* Teks Pilihan:
# # # # #

Selanjutnya, kekhalifahan dilanjutkan oleh kelompok Bani Umayyah dengan Mu’wiyah bin Abi Sufyan sebagai pendirinya. Pada masanya corak pemerintahan sudah berubah menjadi bentuk kerajaan, karena pengangkatan kepala negara tidak lagi berdasarkan musyawarah secara demokratis, melainkan petunjuk kepada putra mahkota secara otokratis
Setelah tiga kesultanan tersebut hancur dan negara-negara islam di bawah kekuasaan penjajahan Barat, negara Islam mengikuti sistem yang di terapkan kaum penjajah. Setelah berakhir masa penjajahan Barat di akhiri abad ke sembilan belas, kini negara Islam mengambil bentuk sistem pemerintahan yang tidak seragam.
Berdasarkan penelusuran kesejarahan, islam sejak kelahirannya telah mengenal bentuk pemerintahan atau sudah mengenal sistem politik. Selain itu, sejarah juga menunjukkan bahwa islam tidak mengenal bentuk pemerintahan tertentu. Islam dapat menerima bentuk dan sistem pemerintahan apapun sepanjang bentuk dan sistem pemerintahan tersebut dapat menegakkan keadilan, kemakmuran, kesejahteraan lahir batin, aman dan damai bagi seluruh masyarakat.[3]
Keberadaan politik dalam Islam selanjutnya dapat pula dilihat dari munculnya berbagai teori politik, khususnya khalifah dan imamiyah yang diajukan berbagai aliran. Berbagai aliran politik, teologi juga para filosof sudah berbicara tentang politik. Jika Kaum syi’ah, misalnya, mengatakan bahwa kekuasaan pemerintahan harus berasal dari keturunan Ali bin Abi Thalib, kaum sunni tidak menerima paham-paham tersebut.
Sementara itu, dikalangan Khawarij terdapat doktrin yang menyatakan bahwa seorang khalifah dapat dijatuhkan oleh rakyat manakala sudah menyimpang dari syariat Islam yang diyakini paling benar. Sedangkan Al-Ghazali dari kalangan sunni berpendapat bahwa khalifah tidak dapat di jatuhkan, walaupun khalifah yang zalim. Menggulingkan khalifah yang zalim tapi kuat akan  membawa kekacauan dan pembunuhan dalam masyarakat.
Selain kaum teolog, kaum filosof Islam juga membahas soal politik dalam Islam. Al-Farabi umpamanya, meninggalkan buku bernama al-Madinah al-Fadilah (Negara Terbaik). Didalamnya ia menguraikan bahwa negara terbaik adalah negara yang dikepalai oleh seorang Rasul.
Selanjutnya, Munawir Sjadzali, berdasarkan hasil penelitiannya menginformasikan, bahwa dikalangan umat Islam sampai sekarang terdapat tiga aliran tentang hubungan Islam dan ketatanegaraan.

# # # # #

* Data yang Diberikan:
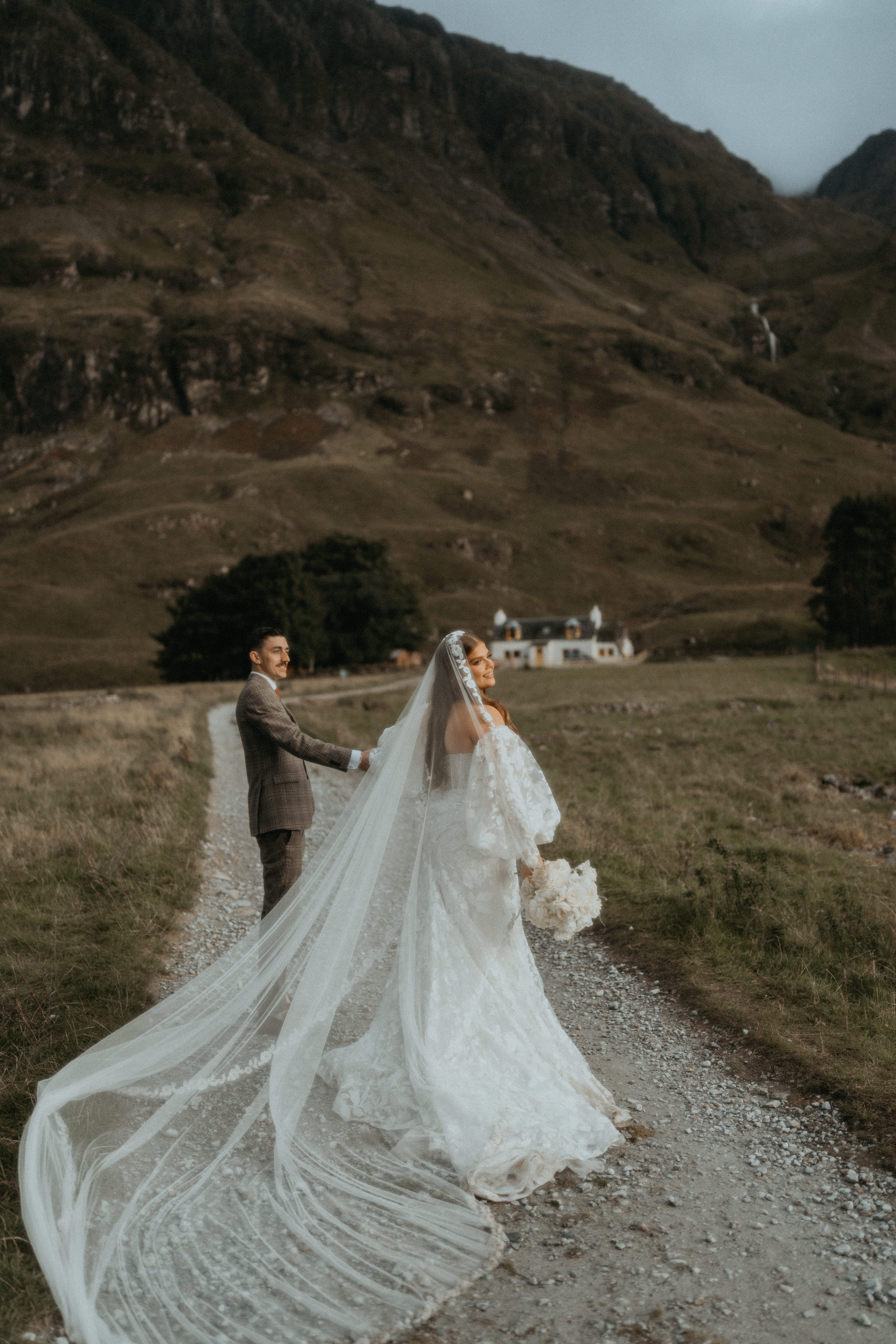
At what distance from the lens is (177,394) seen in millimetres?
189000

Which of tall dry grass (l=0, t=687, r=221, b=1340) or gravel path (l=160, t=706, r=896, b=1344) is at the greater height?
tall dry grass (l=0, t=687, r=221, b=1340)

# # # # #

* Daftar Tugas:
A – Sebutkan semua nama tokoh perorangan yang disebutkan dalam teks pilihan tentang politik dalam Islam.
B – Menurut teks pilihan tentang politik dalam Islam, apa judul buku yang ditinggalkan oleh Al-Farabi?

* Jawaban Soal:
A – Mu’wiyah bin Abi Sufyan, Ali bin Abi Thalib, Al-Ghazali, Al-Farabi, Munawir Sjadzali

B – al-Madinah al-Fadilah (Negara Terbaik)